Vivian Henry hasn’t heard her ex-husband’s voice in three years, but it still fills her with fear. Dangerous and brilliant, Dr. Rogers Henry is calling because he’s dying. He offers Vivian a fortune in insurance money if she’ll carry out one final task for him: Take the Medusa device to Washington, DC. The Medusa is his life’s work—a thermonuclear bomb capable of knocking out all modern technology in the country—and he wants her to deliver it to the Pentagon before it falls into the wrong hands.
Cargo plane captain Scott McKay is miles above the ground when the Medusa begins to speak. A recording of Dr. Henry’s voice announces that the device is active and about to explode. With nowhere to land, Captain McKay must rely on his instincts and fly like he has never flown before to prevent a worldwide apocalypse.
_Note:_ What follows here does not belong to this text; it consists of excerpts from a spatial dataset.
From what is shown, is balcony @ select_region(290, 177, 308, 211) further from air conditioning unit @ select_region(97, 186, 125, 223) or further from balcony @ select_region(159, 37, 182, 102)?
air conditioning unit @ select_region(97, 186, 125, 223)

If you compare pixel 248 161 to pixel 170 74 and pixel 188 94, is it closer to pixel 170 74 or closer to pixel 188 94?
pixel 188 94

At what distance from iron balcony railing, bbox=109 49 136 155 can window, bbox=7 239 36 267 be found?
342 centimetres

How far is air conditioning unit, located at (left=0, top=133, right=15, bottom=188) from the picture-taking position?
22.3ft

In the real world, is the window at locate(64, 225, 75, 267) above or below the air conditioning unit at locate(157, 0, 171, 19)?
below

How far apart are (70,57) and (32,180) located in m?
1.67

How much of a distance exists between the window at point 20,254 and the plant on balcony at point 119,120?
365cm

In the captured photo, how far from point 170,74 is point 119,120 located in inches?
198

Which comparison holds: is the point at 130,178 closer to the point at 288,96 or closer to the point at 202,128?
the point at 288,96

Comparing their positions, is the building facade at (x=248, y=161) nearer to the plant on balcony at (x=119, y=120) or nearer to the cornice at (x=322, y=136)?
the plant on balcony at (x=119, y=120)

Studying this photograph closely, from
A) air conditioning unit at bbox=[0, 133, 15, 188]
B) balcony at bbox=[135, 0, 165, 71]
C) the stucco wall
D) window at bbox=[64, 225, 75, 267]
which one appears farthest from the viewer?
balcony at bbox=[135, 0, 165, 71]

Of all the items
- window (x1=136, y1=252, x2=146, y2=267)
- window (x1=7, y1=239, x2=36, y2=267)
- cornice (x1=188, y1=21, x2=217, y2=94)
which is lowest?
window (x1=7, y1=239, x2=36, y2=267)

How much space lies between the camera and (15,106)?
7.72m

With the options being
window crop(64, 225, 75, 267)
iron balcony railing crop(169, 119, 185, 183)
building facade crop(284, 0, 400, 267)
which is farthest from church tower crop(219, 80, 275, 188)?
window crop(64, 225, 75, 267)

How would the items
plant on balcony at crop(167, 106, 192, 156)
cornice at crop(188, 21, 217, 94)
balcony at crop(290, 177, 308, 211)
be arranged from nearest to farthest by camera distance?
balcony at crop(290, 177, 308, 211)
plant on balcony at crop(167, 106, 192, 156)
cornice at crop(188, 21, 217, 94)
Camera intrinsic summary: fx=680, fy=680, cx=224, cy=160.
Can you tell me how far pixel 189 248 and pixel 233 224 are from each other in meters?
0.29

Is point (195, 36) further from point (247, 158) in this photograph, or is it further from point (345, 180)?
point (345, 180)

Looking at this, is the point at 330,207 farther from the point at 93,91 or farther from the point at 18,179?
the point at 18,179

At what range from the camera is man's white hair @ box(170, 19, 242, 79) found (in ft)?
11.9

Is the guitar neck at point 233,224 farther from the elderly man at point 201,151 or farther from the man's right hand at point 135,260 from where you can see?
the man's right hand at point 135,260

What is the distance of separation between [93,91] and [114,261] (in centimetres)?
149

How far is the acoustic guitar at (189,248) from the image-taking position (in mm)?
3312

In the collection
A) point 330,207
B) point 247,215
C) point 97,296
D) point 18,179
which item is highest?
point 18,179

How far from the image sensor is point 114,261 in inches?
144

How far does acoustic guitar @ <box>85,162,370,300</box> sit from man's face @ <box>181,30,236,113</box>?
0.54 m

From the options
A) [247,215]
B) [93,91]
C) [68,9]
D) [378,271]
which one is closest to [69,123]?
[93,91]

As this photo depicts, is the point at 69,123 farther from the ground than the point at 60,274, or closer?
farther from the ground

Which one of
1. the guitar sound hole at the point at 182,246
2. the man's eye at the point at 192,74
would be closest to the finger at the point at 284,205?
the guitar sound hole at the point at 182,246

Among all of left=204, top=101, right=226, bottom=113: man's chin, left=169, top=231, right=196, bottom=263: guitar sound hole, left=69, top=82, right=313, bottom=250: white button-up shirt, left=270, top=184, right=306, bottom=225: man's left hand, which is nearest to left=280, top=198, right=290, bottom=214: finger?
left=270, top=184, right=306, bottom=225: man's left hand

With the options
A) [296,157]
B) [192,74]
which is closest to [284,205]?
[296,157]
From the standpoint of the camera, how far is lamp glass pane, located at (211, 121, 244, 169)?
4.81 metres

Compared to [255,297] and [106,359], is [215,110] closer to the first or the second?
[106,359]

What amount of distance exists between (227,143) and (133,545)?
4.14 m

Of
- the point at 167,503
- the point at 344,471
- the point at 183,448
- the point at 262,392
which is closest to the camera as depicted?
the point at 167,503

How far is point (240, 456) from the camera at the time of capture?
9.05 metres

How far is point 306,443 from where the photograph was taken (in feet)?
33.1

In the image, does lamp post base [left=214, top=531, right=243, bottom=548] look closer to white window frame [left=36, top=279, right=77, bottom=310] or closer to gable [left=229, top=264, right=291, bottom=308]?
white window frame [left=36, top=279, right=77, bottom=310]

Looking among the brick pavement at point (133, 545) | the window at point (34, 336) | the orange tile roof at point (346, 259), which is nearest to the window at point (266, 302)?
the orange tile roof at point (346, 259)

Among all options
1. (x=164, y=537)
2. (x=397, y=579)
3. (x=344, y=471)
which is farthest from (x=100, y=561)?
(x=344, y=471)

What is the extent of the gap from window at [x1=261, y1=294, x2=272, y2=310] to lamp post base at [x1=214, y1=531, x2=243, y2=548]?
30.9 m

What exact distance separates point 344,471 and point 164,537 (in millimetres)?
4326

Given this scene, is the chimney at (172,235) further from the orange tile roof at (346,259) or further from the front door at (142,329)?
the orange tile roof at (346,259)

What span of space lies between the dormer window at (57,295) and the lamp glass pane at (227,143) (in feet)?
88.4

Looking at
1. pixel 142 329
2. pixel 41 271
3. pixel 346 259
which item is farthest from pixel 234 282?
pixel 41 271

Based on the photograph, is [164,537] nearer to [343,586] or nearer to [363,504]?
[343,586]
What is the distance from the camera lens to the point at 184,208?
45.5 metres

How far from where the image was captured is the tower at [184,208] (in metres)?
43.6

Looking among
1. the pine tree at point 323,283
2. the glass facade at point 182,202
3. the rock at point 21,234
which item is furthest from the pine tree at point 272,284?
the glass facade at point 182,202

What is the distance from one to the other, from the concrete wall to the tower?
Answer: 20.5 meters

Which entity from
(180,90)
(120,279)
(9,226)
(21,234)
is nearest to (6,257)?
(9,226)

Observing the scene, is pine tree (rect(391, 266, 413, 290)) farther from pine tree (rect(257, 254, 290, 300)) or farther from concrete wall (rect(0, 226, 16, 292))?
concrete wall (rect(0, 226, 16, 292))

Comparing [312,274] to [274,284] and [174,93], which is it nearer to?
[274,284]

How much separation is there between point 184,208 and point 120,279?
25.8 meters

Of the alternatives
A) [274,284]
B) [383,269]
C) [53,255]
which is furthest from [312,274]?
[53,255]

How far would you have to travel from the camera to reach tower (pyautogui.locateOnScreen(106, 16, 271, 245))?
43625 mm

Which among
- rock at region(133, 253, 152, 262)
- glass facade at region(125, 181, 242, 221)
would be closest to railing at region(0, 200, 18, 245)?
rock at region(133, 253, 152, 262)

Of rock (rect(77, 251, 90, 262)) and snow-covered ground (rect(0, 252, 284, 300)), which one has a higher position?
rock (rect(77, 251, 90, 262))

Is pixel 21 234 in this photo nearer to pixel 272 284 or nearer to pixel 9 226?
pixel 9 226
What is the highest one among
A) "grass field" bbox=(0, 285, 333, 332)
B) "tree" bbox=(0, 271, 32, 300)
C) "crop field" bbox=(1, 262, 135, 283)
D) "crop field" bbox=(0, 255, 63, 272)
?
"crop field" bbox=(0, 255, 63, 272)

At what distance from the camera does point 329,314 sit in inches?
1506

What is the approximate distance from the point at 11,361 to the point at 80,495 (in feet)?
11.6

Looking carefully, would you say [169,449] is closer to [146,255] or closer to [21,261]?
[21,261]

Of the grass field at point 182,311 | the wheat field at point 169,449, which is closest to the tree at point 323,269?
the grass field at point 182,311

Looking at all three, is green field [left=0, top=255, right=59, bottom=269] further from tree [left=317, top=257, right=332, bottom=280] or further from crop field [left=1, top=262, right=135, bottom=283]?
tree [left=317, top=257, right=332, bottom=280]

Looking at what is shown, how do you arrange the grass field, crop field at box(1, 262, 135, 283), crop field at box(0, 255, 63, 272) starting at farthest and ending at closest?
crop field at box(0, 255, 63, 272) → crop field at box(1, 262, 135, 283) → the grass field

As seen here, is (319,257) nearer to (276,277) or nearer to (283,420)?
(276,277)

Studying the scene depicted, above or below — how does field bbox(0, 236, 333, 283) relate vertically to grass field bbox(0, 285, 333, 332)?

Medusa’s Child proves once again that John Nance is the “king of the modern-day aviation thriller” (Publishers Weekly).
PUBLISHERS WEEKLY
Novelist and Alaska Airlines pilot Nance is a champ at dreaming up spellbinding premises (as in his bestselling Pandora's Clock) about doomsday threats lurking in our friendly skies. Regrettably, he also excels at sabotaging his great plot ideas with amateurish writing. When, two years after his death, the widow of a deranged nuclear scientist is charged with delivering to the Pentagon a prototype of a Medusa Wave generator, capable of creating a devastating continent-sized electromagnetic pulse, she finds herself the victim of a diabolical plot to kill millions of innocent people and virtually destroy our computerized civilization. With the Medusa device counting down the minutes until it detonates the 20 megaton nuke that keys its power, the widow, a crew of three pilots and a beautiful young female scientist are trapped aboard a Boeing 727 cargo plane, desperately trying to figure out how to disarm the device while battling the onslaught of an 800-mile-wide hurricane. Inane prose ("She gripped his seatback even harder...triggering sensations he didn't have time to consider, but which somehow inside he knew were very pleasant"), cartoonish characters and comic-book theatrics (a mid-air rescue from the wing of a 727)) abound as Nance parlays a clever idea into an unintentional homage to the slapstick film lampoon, Airplane. Crichton's Airframe is a Concorde compared to this crippled bird. Author tour.